A recent, gentle revamp added softer touches and practicality to Anouska Hempel's dramatic, stark original. A perfect example of the hotel as theatre.
Blakes Hotel
By Sarah Shuckburgh
A member of Small Luxury Hotels Of The World, Blakes combines exceptional service from fashionably attired staff, exotic furnishings and five-star comforts, just minutes from the heart of Amsterdam. It’s either beautifully designed, or completely over the top, depending on your point of view. From one of the grandest canals, one steps through a discreet sandstone portico into a elegant courtyard, with perfectly proportioned topiary. Early 17th century doors lead to a sleek reception area, where classical architecture blends successfully with 21st century minimalism. Anouska Hempel’s dramatic and astonishing decor juxtaposes contemporary glamour with Dutch colonial and domestic history. The 17th and 18th century buildings retain their original dark-beamed ceilings, brick floors and traditional gables, but every room also evokes the Dutch East Indies, with slatted mahogany screens, rattan and bamboo furniture, lacquered trunks, coconut matting, and cascades of silks and linens. Most rooms overlook the peaceful, leafy courtyard garden; canal-view rooms are surprisingly quiet, set back behind the entrance courtyard.
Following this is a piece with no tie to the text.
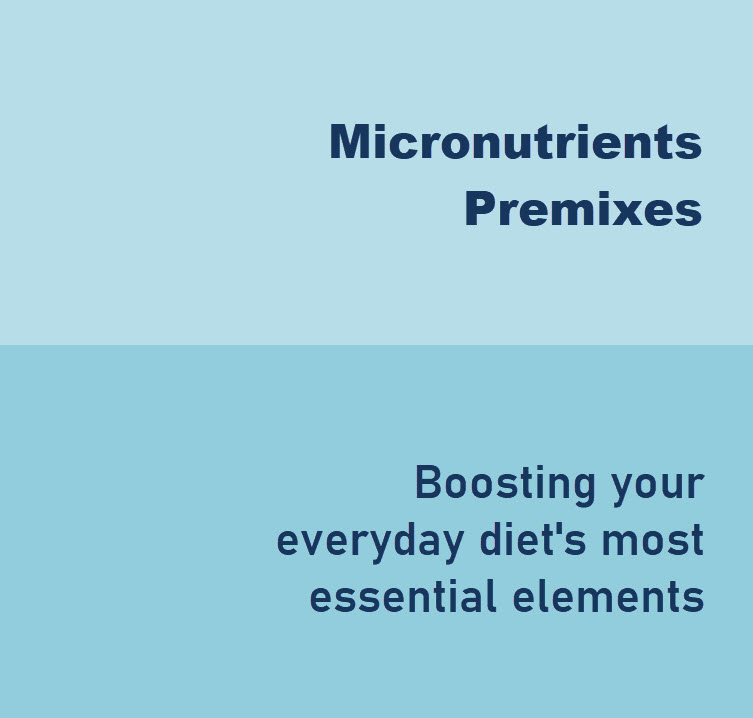 Micronutrients Premixes

Boosting your everyday diet's most essential elements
Reception areas startle, with shiny black paintwork and bare white walls. Food arrives on slabs of granite, and even the courtyard garden has black walls. Only the merest hint of Delft blue intrudes, on some china pots. Colour control of flowers is equally strict - only white and green are permitted. In summer, Indonesian tropical hyacinths float in yard-high beakers, with elegantly tangled fibrous roots hanging in the clear water. In winter, Dutch bulbs sprout uniformly white blooms in vast urns. Bedrooms, however, are an extravaganza of colour - choose from gold, red, blue, green, or warm Indonesian browns, with matching corridors. Blakes is a triumph of theatrical panache and must be a nightmare for housekeeping staff. It’s impossible to sit anywhere without disturbing vertical stacks of colour-co-ordinated cushions. Curtains fall in perfect swags, beds are strewn with lengths of exotic cloth, and three-foot bundles of slender grasses brush against your face alarmingly as you pass. Instead of a basin, each room has a rectangular trough with a sloping base, like a doll’s swimming pool - a 12-inch wall of water gushes like a waterfall into the deep end.